--- DOCUMENT PASSAGE Enclosed Below ---
Coming very soon to the Needham area: a “virtual” restaurant that only does delivery, takeout, and catering. When True Taste Seasonal Kitchen opens — possibly as soon as May 1 — it’ll offer a completely gluten-free menu that also satisfies a lot of other special dietary needs. “We’re basically doing clean eating, seasonal, farm-to-table food,” says chef-owner Dan Tavan, a Shake Shack veteran who helped open a number of locations, including Chestnut Hill.
Tavan and chef David Tak, who was previously executive chef at Barcelona Wine Bar’s South End location, are serving up food that’s also free of added sugars, soy, dairy, shellfish, and pork. A number of menu items will be suitable for those on Paleo or Whole30 diets, and Tavan himself tends to follow what he describes as a “four-day Paleo diet,” which allows for a little bit of cheating on weekends.
Tavan originally set out to open a brick-and-mortar restaurant, but after searching for spaces for a while, he decided that a food truck would be a “safer way to start.” Planning for a food truck led to finding a commissary space — conveniently in Needham, where he lives — and the idea to turn it into a delivery-only restaurant took shape.
The idea of “virtual restaurants” that exist as delivery services rather than brick-and-mortar storefronts isn’t new, at least not in New York City, Silicon Valley, and a few other parts of the United States and Europe. “Delivery-only seems to be a natural evolution of a couple of other trends,” according to a September 2016 Eater.com article, “namely, meal kits (á la Blue Apron and HelloFresh) and delivery services like Seamless/Grubhub and UberEATS, which connect existing restaurants to the on-demand needs of consumers.”
The landscape is getting crowded in New York City, in particular. Tavan mentions Maple, a delivery-only restaurant service that counts Momofuku’s David Chang among its investors. Later, Chang also debuted his own delivery-only restaurant, Ando. Another New York-based company, Green Summit, actually operates a number of different virtual concepts, an idea that appeals to Tavan. “They just brand everything differently; they have different to-go bags and different cups and stickers and different menus, but it’s all cooked in the same place,” he says. “From a customer’s perspective, they’re on GrubHub, they see a taco concept, a pizza concept, whatever, but it’s really all just one kitchen. As long as we can maintain our allergen-friendly ethos, we could operate multiple concepts and really grow to suit different markets.”
To start, True Taste will be available within a standard delivery radius around the Needham facility, which is located at 301 Reservoir St. True Taste will partner with third-party delivery companies such as GrubHub and DoorDash, who tend to make deliveries within a 15-minute drive. Corporate catering and bulk orders will also be available throughout the Metrowest. Then, come summer, Tavan plans to launch a food truck onto the streets of Boston and Cambridge on weekdays, which will also act as a hub for deliveries in those cities.
An actual brick-and-mortar restaurant isn’t out of the realm of possibility either. “If we found the right space and the right demographic, then we would definitely want to do that,” says Tavan. “This is essentially a commissary, which is great, because we can do a lot of centralized prep work. We’re going to make all our stocks from scratch, things like that. So I can certainly see it serving as a commissary so that we could build brick-and-mortar locations with smaller footprints, kind of like Bon Me or Clover.” (Last week, both Bon Me and Clover announced even more planned local growth.)
“Ultimately what I’d love to do is to be able to drop True Taste Kitchens anywhere there’s a good local farm community,” says Tavan.
--- End of Enclosed DOCUMENT PASSAGE ---
* [EXERCISE] Please copy, word for word, the part of the True Taste article that opens with the words containing "Tavan and chef" and closes with "restaurant took shape.". Rely only on the True Taste article for everything here.
--- DATA SECTION Enclosed Below ---
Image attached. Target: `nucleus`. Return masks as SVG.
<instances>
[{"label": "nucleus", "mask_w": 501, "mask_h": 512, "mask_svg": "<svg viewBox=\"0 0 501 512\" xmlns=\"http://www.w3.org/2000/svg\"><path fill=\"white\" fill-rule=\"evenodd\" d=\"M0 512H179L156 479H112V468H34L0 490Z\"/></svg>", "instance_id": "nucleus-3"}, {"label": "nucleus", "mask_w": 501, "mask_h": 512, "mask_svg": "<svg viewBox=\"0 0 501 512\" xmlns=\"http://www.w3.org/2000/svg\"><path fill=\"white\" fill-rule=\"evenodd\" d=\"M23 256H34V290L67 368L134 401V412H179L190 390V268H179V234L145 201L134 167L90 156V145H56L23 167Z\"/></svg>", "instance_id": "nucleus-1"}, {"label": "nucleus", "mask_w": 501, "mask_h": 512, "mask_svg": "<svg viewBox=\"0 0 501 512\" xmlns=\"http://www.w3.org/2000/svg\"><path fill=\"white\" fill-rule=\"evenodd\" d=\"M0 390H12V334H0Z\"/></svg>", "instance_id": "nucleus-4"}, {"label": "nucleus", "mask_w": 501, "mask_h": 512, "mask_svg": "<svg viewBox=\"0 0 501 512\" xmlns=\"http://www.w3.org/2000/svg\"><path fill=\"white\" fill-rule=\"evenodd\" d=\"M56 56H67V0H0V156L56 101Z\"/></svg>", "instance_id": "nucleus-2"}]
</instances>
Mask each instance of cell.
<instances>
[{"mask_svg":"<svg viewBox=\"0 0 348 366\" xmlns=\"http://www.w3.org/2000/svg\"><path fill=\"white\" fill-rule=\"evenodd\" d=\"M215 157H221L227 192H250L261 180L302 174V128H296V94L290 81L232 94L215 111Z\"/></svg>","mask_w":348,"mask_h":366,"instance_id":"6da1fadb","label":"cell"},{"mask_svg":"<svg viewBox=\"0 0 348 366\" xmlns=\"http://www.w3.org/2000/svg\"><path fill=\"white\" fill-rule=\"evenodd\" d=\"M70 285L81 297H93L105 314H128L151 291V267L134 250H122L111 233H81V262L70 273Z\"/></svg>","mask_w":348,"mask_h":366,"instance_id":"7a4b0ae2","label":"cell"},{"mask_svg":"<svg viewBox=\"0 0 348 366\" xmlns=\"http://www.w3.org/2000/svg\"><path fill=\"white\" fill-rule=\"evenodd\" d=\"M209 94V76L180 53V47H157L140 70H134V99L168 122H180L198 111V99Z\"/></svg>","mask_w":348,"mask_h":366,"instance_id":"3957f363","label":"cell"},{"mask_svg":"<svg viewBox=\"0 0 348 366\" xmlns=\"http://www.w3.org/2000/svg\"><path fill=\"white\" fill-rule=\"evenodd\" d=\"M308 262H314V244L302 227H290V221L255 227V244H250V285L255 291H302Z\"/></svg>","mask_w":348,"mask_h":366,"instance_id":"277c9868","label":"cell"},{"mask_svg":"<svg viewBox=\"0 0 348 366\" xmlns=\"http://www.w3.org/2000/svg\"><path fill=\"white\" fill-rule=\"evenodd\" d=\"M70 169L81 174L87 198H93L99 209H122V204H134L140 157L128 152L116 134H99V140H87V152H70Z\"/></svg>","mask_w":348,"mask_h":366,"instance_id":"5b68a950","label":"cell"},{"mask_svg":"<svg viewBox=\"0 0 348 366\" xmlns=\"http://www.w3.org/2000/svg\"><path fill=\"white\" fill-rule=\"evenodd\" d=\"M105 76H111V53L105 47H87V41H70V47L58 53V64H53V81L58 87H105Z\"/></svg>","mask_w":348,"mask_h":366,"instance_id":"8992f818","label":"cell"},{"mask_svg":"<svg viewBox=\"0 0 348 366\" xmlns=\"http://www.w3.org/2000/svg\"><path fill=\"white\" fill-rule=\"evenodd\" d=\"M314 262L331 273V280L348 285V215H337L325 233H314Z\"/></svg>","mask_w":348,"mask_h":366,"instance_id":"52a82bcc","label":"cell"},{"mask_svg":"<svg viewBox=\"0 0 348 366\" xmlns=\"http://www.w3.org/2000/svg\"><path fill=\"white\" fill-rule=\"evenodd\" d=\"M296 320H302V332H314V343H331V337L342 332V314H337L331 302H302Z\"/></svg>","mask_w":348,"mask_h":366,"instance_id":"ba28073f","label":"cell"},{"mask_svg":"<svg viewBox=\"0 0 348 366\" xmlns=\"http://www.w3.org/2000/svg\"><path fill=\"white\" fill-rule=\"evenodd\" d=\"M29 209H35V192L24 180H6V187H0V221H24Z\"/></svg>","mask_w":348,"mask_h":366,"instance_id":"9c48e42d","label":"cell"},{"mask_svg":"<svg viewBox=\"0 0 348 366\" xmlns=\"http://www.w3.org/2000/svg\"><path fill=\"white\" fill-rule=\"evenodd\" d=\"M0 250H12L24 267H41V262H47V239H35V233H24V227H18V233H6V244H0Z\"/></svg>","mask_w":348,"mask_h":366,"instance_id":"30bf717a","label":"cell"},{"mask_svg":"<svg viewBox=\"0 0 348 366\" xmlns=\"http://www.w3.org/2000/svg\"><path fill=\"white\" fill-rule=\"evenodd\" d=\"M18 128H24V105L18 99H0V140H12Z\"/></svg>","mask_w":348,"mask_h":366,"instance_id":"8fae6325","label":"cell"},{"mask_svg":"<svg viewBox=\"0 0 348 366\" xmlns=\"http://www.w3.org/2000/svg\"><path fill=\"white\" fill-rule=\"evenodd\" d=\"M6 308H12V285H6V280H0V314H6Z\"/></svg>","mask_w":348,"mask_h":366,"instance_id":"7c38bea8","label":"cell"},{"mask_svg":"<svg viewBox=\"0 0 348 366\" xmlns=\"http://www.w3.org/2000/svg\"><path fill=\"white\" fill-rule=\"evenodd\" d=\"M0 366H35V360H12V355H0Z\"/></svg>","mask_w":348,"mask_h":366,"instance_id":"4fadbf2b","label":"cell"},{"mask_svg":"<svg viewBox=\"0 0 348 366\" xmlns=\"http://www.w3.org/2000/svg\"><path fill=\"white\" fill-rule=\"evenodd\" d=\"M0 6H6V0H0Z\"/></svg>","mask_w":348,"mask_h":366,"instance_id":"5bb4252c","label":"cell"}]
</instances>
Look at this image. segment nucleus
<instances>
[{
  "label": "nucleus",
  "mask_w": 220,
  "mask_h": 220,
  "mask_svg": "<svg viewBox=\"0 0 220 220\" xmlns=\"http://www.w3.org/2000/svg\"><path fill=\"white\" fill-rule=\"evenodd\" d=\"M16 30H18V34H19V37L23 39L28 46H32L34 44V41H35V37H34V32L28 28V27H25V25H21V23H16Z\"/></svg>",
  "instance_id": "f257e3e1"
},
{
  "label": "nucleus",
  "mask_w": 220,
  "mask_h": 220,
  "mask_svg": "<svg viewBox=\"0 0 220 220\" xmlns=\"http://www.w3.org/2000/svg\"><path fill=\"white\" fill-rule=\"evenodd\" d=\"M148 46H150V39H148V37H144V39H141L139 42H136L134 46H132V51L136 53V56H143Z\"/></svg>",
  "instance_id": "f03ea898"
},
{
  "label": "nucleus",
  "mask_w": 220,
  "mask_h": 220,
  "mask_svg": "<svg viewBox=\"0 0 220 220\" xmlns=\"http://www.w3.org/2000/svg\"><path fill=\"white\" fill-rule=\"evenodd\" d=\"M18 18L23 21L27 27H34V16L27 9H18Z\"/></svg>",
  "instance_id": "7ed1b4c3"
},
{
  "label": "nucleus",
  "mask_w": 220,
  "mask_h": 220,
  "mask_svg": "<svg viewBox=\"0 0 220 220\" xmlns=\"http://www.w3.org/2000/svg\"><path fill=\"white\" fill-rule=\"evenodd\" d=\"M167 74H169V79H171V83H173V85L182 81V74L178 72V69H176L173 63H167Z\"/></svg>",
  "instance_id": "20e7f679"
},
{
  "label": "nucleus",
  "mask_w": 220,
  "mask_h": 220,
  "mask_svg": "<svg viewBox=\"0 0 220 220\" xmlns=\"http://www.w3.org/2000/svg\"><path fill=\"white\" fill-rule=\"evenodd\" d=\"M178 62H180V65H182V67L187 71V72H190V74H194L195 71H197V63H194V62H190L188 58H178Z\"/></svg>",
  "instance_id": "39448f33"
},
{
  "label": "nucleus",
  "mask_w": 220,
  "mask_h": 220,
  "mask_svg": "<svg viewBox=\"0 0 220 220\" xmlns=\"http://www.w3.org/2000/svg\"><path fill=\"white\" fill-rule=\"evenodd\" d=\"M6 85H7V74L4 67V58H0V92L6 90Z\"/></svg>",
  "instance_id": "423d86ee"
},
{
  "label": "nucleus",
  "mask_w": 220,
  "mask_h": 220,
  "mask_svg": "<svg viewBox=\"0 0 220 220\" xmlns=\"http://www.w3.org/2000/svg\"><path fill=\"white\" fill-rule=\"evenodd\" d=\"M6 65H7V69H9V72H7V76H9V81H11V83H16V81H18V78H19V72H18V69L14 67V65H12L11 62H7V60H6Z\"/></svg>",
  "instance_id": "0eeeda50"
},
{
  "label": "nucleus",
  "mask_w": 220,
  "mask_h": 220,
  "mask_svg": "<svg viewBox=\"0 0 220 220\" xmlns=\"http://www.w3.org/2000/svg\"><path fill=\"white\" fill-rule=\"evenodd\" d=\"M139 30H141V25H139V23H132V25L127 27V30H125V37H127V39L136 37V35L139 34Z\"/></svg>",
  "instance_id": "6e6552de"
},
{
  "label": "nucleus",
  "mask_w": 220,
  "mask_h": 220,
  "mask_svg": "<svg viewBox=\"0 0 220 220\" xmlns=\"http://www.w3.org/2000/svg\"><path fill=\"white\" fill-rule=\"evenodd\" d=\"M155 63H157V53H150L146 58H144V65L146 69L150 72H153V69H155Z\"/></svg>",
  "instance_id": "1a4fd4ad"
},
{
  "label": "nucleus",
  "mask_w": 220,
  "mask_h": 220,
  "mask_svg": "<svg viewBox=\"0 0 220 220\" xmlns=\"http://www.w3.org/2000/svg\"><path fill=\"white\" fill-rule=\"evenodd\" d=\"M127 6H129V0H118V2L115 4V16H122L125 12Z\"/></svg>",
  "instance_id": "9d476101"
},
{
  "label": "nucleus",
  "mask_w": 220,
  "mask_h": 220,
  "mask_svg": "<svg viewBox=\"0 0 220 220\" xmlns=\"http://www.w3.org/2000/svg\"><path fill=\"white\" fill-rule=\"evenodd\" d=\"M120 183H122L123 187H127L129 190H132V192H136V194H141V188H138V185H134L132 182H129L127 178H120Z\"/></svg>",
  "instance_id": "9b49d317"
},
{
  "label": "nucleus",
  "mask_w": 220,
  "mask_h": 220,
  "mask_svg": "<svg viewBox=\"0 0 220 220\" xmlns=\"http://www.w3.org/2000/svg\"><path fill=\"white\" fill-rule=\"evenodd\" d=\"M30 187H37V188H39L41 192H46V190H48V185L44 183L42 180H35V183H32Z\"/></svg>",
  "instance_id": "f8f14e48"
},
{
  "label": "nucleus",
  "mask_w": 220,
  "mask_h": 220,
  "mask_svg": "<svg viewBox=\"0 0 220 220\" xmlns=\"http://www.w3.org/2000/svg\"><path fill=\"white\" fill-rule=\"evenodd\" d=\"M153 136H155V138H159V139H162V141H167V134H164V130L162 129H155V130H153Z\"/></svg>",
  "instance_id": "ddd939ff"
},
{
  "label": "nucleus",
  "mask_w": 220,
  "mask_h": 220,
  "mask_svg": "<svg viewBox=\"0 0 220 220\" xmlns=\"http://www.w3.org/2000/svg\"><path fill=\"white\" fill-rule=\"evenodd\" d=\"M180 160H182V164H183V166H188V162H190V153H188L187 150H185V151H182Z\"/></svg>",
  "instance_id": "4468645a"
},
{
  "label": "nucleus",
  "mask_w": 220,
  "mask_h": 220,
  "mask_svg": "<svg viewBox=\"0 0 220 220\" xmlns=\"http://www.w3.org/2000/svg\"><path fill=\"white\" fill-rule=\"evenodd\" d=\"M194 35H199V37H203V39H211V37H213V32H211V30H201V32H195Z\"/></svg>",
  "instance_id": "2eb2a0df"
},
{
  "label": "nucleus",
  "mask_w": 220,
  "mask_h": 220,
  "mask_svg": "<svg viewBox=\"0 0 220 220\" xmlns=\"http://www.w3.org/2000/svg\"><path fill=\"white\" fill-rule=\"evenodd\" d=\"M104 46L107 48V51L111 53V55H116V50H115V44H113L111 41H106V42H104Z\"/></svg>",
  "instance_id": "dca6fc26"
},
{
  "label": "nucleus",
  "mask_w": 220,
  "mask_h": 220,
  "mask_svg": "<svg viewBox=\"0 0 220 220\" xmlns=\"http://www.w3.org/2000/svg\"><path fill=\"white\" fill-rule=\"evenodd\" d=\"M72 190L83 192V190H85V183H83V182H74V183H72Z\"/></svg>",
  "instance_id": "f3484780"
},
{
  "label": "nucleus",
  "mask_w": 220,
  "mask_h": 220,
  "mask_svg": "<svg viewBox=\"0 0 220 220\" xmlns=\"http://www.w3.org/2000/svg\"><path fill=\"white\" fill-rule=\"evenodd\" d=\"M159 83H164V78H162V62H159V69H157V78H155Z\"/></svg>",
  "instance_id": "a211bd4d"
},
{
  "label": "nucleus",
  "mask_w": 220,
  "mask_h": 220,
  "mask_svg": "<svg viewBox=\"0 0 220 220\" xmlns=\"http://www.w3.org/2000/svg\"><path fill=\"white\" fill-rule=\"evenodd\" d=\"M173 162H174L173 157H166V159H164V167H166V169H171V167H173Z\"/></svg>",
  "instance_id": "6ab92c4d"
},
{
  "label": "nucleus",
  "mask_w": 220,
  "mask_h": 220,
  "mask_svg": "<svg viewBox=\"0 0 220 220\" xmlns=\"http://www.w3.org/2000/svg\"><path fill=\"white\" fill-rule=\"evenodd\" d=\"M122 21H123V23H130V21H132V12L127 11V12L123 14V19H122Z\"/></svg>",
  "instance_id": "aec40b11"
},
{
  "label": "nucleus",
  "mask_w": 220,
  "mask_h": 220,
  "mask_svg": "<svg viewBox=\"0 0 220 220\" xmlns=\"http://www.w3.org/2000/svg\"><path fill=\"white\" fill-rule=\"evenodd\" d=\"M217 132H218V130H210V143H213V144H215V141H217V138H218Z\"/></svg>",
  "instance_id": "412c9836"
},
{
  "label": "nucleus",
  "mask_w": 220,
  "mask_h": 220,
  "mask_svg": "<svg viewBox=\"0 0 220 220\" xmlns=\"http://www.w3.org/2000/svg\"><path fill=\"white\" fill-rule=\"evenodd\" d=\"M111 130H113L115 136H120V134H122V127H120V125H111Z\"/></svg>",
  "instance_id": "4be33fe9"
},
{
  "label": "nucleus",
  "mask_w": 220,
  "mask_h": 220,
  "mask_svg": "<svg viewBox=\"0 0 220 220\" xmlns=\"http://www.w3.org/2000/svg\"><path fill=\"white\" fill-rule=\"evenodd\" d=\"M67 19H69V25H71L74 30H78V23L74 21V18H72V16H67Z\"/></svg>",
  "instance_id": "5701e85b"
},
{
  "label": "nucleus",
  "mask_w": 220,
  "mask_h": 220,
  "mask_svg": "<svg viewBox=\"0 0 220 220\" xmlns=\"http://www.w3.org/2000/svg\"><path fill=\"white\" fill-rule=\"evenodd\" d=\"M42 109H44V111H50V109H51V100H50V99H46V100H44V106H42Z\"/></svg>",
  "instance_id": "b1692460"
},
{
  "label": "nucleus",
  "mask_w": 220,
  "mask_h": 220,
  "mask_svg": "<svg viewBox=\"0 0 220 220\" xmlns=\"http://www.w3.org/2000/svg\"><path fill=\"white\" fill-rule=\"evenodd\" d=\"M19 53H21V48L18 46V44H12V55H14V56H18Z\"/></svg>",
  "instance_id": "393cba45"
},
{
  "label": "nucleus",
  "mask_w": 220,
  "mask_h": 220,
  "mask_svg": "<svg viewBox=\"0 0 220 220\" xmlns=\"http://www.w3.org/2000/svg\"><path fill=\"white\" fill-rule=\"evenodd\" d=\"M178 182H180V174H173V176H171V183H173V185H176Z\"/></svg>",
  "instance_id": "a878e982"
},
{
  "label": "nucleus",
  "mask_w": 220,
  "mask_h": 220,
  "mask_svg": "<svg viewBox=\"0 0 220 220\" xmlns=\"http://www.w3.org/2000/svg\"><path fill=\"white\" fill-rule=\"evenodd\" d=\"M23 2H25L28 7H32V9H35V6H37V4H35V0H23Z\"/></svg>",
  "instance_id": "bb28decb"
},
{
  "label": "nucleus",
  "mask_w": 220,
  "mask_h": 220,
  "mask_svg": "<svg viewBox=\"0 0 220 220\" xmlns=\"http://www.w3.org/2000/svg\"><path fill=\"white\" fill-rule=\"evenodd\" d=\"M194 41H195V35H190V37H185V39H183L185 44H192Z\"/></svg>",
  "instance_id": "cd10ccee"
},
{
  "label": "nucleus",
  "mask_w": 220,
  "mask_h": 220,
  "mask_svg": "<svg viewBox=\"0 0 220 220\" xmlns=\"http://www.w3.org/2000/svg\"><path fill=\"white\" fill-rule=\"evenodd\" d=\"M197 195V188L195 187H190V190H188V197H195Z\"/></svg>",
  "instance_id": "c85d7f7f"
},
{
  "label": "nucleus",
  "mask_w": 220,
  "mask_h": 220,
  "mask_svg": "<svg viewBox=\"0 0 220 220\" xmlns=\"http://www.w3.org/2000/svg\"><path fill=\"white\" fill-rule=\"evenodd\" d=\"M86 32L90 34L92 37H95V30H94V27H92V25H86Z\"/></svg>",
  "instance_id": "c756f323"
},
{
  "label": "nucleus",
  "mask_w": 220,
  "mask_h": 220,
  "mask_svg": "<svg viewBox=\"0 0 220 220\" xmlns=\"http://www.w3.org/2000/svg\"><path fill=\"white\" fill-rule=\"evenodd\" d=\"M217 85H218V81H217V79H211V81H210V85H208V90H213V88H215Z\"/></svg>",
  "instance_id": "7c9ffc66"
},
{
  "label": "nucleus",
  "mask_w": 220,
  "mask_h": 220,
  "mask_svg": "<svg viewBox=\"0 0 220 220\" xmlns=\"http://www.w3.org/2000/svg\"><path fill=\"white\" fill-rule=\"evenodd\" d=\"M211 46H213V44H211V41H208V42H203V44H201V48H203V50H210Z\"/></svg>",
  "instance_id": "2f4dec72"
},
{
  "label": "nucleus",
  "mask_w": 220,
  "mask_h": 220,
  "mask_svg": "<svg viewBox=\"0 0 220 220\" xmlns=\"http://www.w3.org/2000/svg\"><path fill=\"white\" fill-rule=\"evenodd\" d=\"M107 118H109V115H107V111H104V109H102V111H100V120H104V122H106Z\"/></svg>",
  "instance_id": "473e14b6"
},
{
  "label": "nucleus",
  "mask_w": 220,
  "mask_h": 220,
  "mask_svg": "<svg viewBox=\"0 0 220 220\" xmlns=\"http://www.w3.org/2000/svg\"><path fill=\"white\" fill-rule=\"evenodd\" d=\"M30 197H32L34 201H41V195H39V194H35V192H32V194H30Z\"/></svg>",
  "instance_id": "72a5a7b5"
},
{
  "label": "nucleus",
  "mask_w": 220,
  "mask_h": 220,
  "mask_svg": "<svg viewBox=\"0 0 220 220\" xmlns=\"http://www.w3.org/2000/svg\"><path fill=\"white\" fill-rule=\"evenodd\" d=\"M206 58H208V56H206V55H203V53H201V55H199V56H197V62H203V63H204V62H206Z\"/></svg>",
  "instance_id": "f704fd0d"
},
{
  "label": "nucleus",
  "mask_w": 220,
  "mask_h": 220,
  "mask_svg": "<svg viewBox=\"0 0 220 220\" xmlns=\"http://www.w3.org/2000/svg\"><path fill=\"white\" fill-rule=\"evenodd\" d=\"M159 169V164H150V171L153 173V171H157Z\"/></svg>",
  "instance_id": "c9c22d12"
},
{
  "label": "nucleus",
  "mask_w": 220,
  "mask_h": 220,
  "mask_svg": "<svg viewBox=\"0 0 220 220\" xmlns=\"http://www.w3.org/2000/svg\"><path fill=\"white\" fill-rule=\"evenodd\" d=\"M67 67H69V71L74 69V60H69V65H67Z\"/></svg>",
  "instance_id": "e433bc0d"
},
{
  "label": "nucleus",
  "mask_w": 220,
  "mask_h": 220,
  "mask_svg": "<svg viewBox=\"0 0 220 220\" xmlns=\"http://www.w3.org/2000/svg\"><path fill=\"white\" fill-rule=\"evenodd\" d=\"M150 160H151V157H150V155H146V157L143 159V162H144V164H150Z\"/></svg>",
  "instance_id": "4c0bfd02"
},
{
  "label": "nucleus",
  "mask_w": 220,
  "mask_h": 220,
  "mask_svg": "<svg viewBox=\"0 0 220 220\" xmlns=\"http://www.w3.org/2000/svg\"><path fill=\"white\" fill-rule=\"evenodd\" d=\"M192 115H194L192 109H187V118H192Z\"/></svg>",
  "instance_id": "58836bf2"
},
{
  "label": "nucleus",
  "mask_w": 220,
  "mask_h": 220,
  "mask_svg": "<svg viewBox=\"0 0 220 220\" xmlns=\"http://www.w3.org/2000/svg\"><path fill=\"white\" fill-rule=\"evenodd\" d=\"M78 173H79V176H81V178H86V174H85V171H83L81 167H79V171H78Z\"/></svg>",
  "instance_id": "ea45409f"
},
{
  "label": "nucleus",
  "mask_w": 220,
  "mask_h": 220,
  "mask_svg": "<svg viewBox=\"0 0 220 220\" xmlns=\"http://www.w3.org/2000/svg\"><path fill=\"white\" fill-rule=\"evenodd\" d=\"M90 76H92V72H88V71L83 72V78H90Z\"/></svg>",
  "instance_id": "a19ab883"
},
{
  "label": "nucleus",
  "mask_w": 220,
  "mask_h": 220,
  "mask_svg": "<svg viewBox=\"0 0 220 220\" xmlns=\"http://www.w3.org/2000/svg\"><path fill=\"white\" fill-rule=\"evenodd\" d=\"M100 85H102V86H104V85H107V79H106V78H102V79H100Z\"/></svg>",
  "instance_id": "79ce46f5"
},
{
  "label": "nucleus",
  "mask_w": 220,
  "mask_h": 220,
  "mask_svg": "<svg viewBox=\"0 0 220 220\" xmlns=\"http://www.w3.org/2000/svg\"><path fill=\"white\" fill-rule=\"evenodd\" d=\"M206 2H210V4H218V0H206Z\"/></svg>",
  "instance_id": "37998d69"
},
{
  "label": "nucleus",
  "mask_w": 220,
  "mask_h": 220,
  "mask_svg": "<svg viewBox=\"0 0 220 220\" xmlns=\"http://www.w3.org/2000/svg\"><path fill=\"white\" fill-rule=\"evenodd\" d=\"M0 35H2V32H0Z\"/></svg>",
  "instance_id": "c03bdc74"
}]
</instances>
--- End of Enclosed DATA SECTION ---
* [SOLUTION TO THE PROBLEM]
Tavan and chef David Tak, who was previously executive chef at Barcelona Wine Bar’s South End location, are serving up food that’s also free of added sugars, soy, dairy, shellfish, and pork. A number of menu items will be suitable for those on Paleo or Whole30 diets, and Tavan himself tends to follow what he describes as a “four-day Paleo diet,” which allows for a little bit of cheating on weekends.
Tavan originally set out to open a brick-and-mortar restaurant, but after searching for spaces for a while, he decided that a food truck would be a “safer way to start.” Planning for a food truck led to finding a commissary space — conveniently in Needham, where he lives — and the idea to turn it into a delivery-only restaurant took shape.